PICA ? [8]

892 157 65
                                    

Warning! Banyak flashback :')

---

“Mulai sekarang, gue bakal ngawasin apapun yang lo lakuin dan lo makan.” Sean duduk di ranjang menghadap Yuna yang bersandar dengan selimut sebatas perut. Disuapkannya bubur ke mulut cewek itu.

“Gak enak.”

“Lo kan lagi sakit jelas aja gak enak rasa buburnya.”

“Gue…gak enak sama lo.”

Sean menghentikan kegiatannya, ditatapnya Yuna lekat. “Maksud lo?” Yuna menarik nafas.

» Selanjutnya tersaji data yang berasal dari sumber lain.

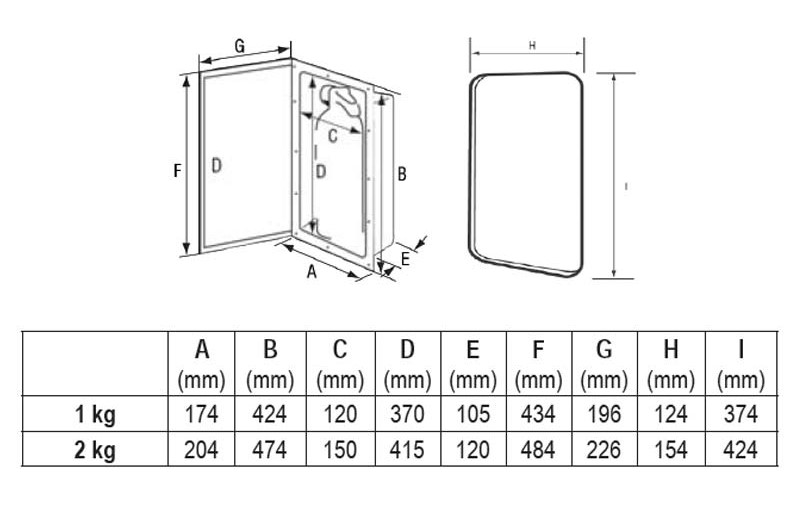 G
F
D
C
D
B
E
A
H
I

| | A (mm) | B (mm) | C (mm) | D (mm) | E (mm) | F (mm) | G (mm) | H (mm) | I (mm) |
|---|---|---|---|---|---|---|---|---|---|
| 1 kg | 174 | 424 | 120 | 370 | 105 | 434 | 196 | 124 | 374 |
| 2 kg | 204 | 474 | 150 | 415 | 120 | 484 | 226 | 154 | 424 |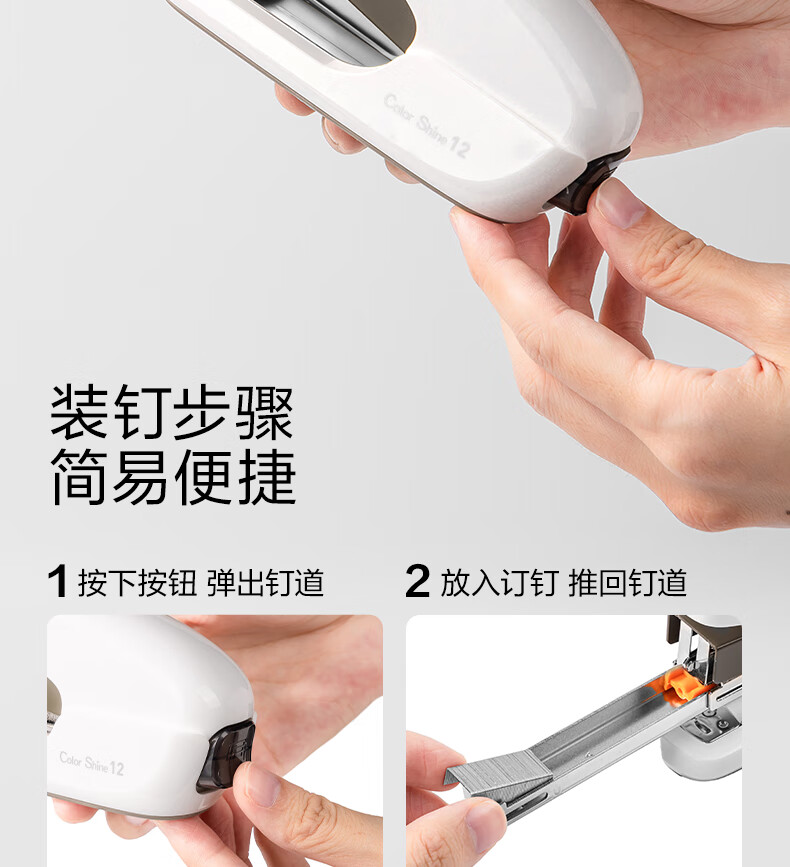 Color Shine 12

装钉步骤
简易便捷

1 按下按钮 弹出钉道

2 放入订钉 推回钉道

Color Shine 12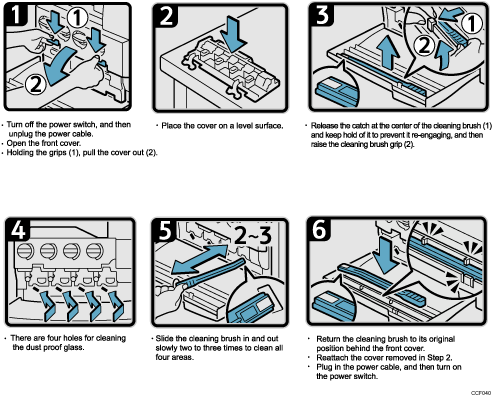 1
1
2

• Turn off the power switch, and then unplug the power cable.
• Open the front cover.
• Holding the grips (1), pull the cover out (2).

2

• Place the cover on a level surface.

3
1
2

• Release the catch at the center of the cleaning brush (1) and keep hold of it to prevent it re-engaging, and then raise the cleaning brush grip (2).

4

• There are four holes for cleaning the dust proof glass.

5
2~3

• Slide the cleaning brush in and out slowly two to three times to clean all four areas.

6

• Return the cleaning brush to its original position behind the front cover.
• Reattach the cover removed in Step 2.
• Plug in the power cable, and then turn on the power switch.

CCF040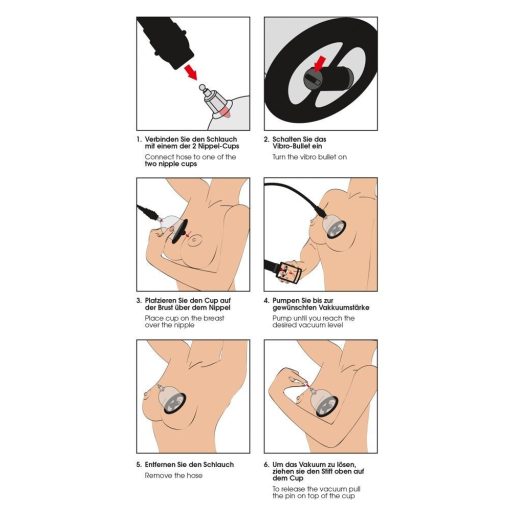 1. Verbinden Sie den Schlauch mit einem der 2 Nippel-Cups

Connect hose to one of the two nipple cups

2. Schalten Sie das Vibro-Bullet ein

Turn the vibro bullet on

3. Platzieren Sie den Cup auf der Brust über dem Nippel

Place cup on the breast over the nipple

4. Pumpen Sie bis zur gewünschten Vakkuumstärke

Pump until you reach the desired vacuum level

5. Entfernen Sie den Schlauch

Remove the hose

6. Um das Vakuum zu lösen, ziehen sie den Stift oben auf dem Cup

To release the vacuum pull the pin on top of the cup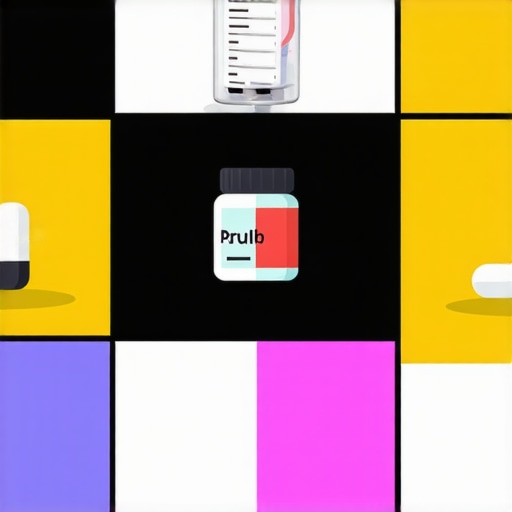 Prulb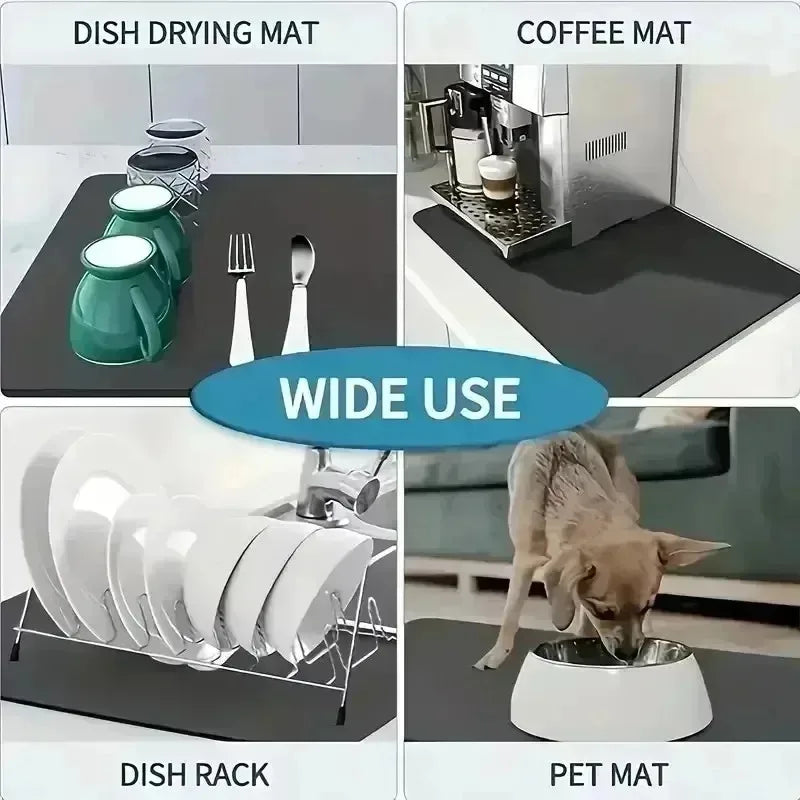 DISH DRYING MAT

COFFEE MAT

WIDE USE

DISH RACK

PET MAT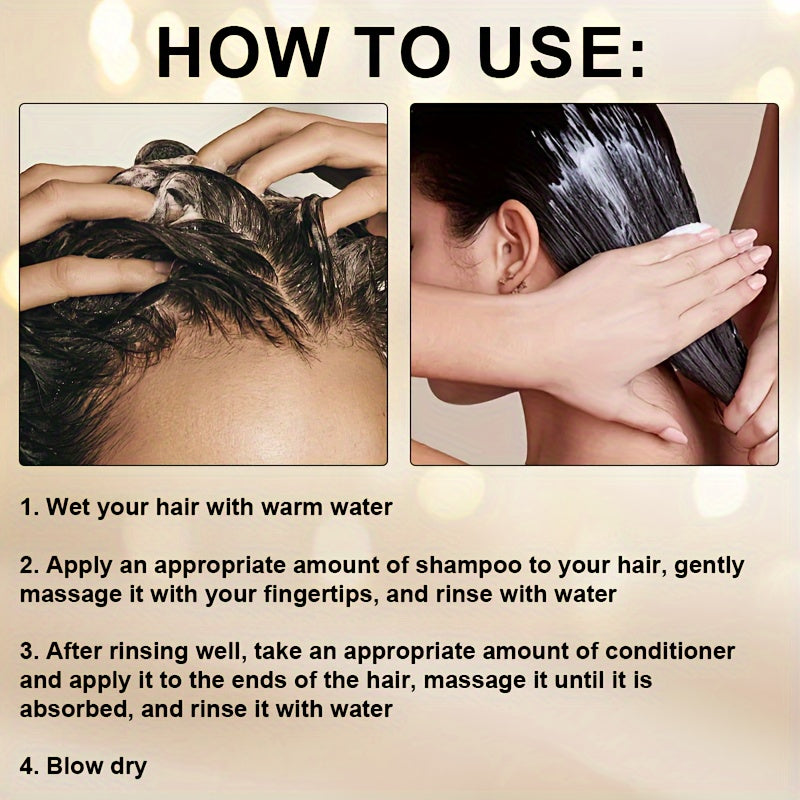 HOW TO USE:

1. Wet your hair with warm water

2. Apply an appropriate amount of shampoo to your hair, gently massage it with your fingertips, and rinse with water

3. After rinsing well, take an appropriate amount of conditioner and apply it to the ends of the hair, massage it until it is absorbed, and rinse it with water

4. Blow dry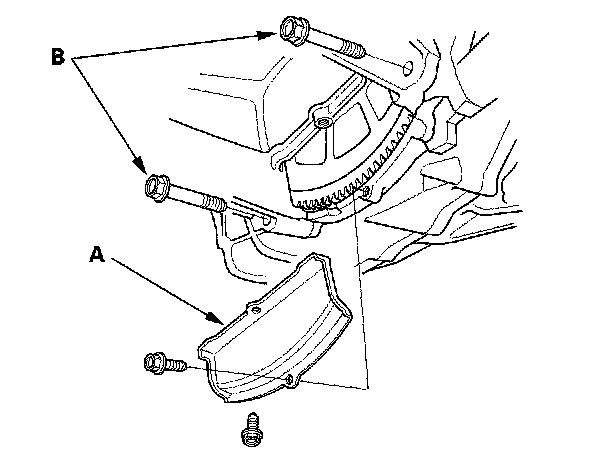 B

A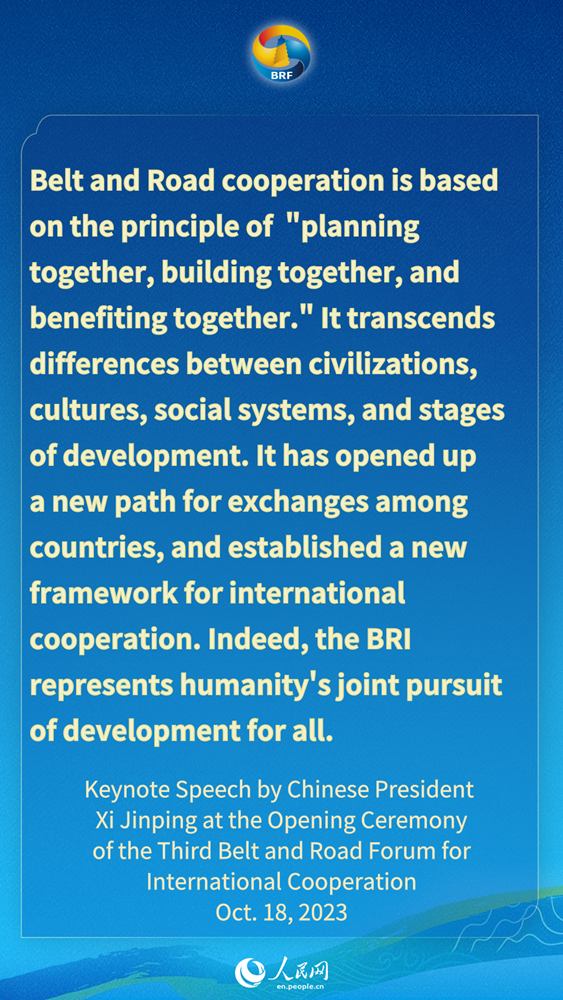 BRF

Belt and Road cooperation is based on the principle of "planning together, building together, and benefiting together." It transcends differences between civilizations, cultures, social systems, and stages of development. It has opened up a new path for exchanges among countries, and established a new framework for international cooperation. Indeed, the BRI represents humanity's joint pursuit of development for all.

Keynote Speech by Chinese President Xi Jinping at the Opening Ceremony of the Third Belt and Road Forum for International Cooperation
Oct. 18, 2023

人民网
en.people.cn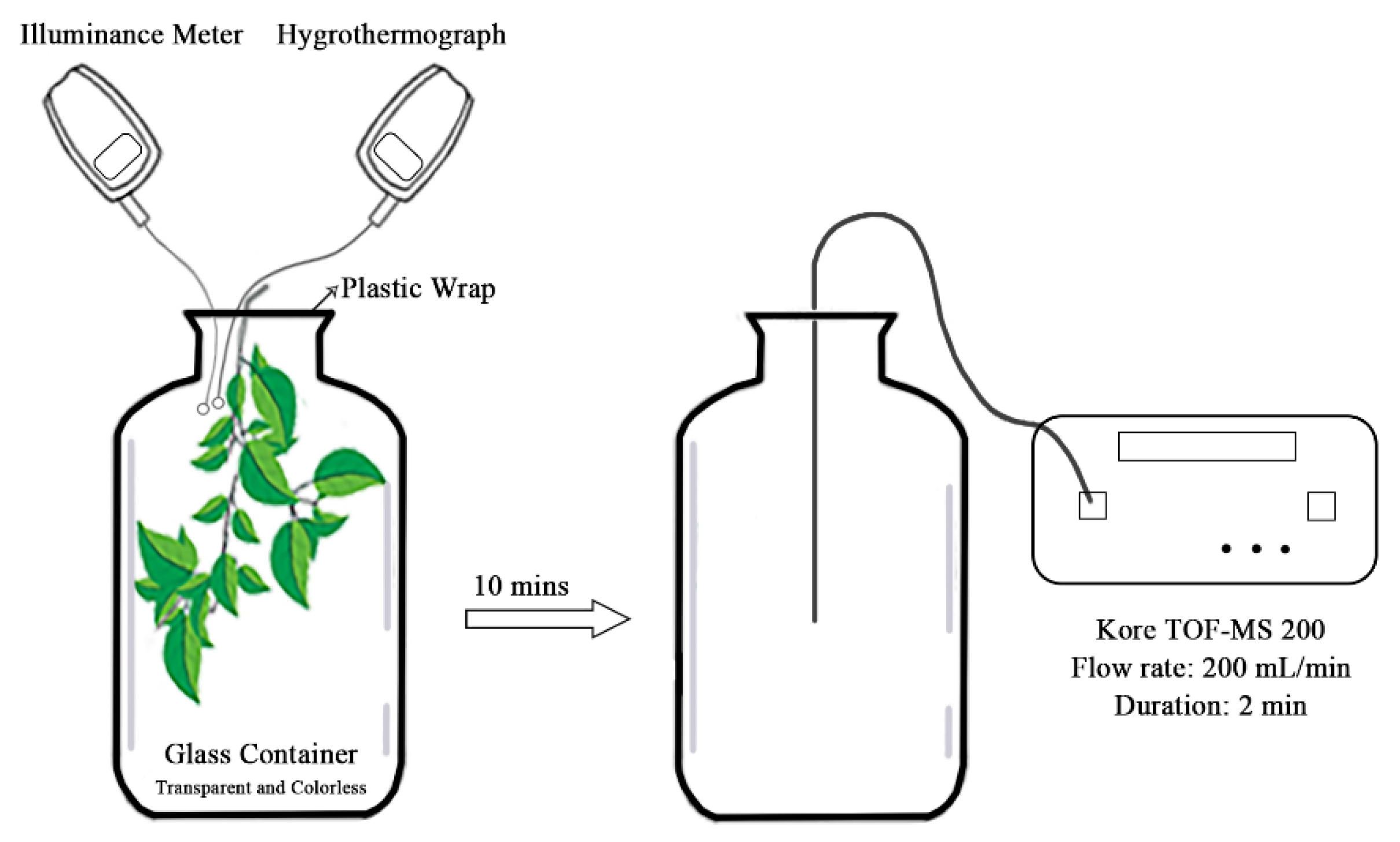 Illuminance Meter Hygrothermograph

Plastic Wrap

Glass Container
Transparent and Colorless

10 mins

Kore TOF-MS 200
Flow rate: 200 mL/min
Duration: 2 min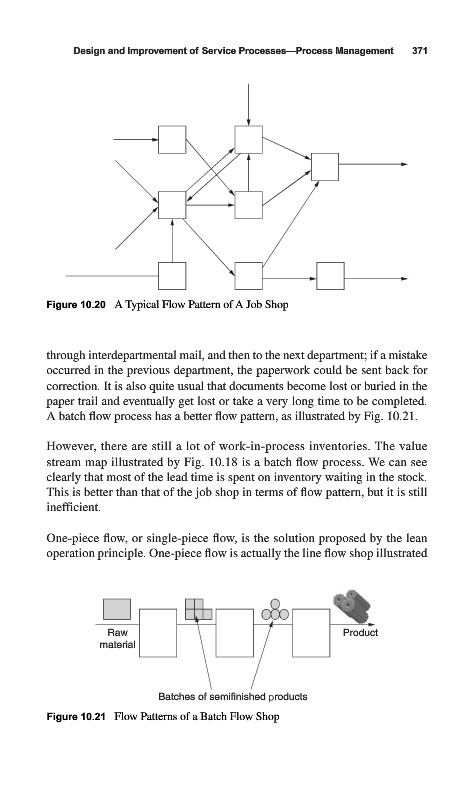 Design and Improvement of Service Processes—Process Management 371

Figure 10.20 A Typical Flow Pattern of A Job Shop

through interdepartmental mail, and then to the next department; if a mistake occurred in the previous department, the paperwork could be sent back for correction. It is also quite usual that documents become lost or buried in the paper trail and eventually get lost or take a very long time to be completed. A batch flow process has a better flow pattern, as illustrated by Fig. 10.21.

However, there are still a lot of work-in-process inventories. The value stream map illustrated by Fig. 10.18 is a batch flow process. We can see clearly that most of the lead time is spent on inventory waiting in the stock. This is better than that of the job shop in terms of flow pattern, but it is still inefficient.

One-piece flow, or single-piece flow, is the solution proposed by the lean operation principle. One-piece flow is actually the line flow shop illustrated

Raw material

Product

Batches of semifinished products

Figure 10.21 Flow Patterns of a Batch Flow Shop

“Lo gak takut Joy cemburu? Lo mesti mikirin perasaan dia kalo lo kasih perhatian berlebihan ke gue.”

Sean bergeming lalu menunduk, tangannya berputar mengaduk bubur. “Gue bahkan gak yakin sama perasaan gue sendiri. Ada cewek dan bukan dia yang bikin hati gue jadi aneh,” gumam Sean yang masih dapat didengar Yuna.

Yuna menajamkan tatapannya, jemarinya meremat selimut kemudian ia berbaring membelakangi Sean, ditariknya selimut itu hingga leher.

“Tinggalin gue sendiri, Sean. Gue pengen tidur lagi.”

Sean terkejut dengan sikap Yuna yang mendadak seperti ini. “Kenapa Na?”

Yuna memilih diam tak menjawab, ia pura-pura menutup mata. Cowok itu akhirnya menyerah, ia meletakkan bubur di atas nakas kemudian beranjak dari tempatnya. Yuna membuka mata dan bulir bening pun meleleh jatuh.

---

Sean tidak pulang ke rumah. Setelah Yuna pulang dijemput oleh ibunya,  Sean memutuskan untuk pergi ke suatu tempat. Dia bahkan lupa akan janjinya pada Joy. Cewek itu berkali-kali berusaha menelfon Sean, tapi nomornya tidak aktif. Sean sengaja mematikan handphone-nya.

Saat ini ia duduk di tepi danau dengan kedua lutut tertekuk. Melamun entah karena apa. Kemudian seorang pria dewasa usia sekitar 30-an menegurnya.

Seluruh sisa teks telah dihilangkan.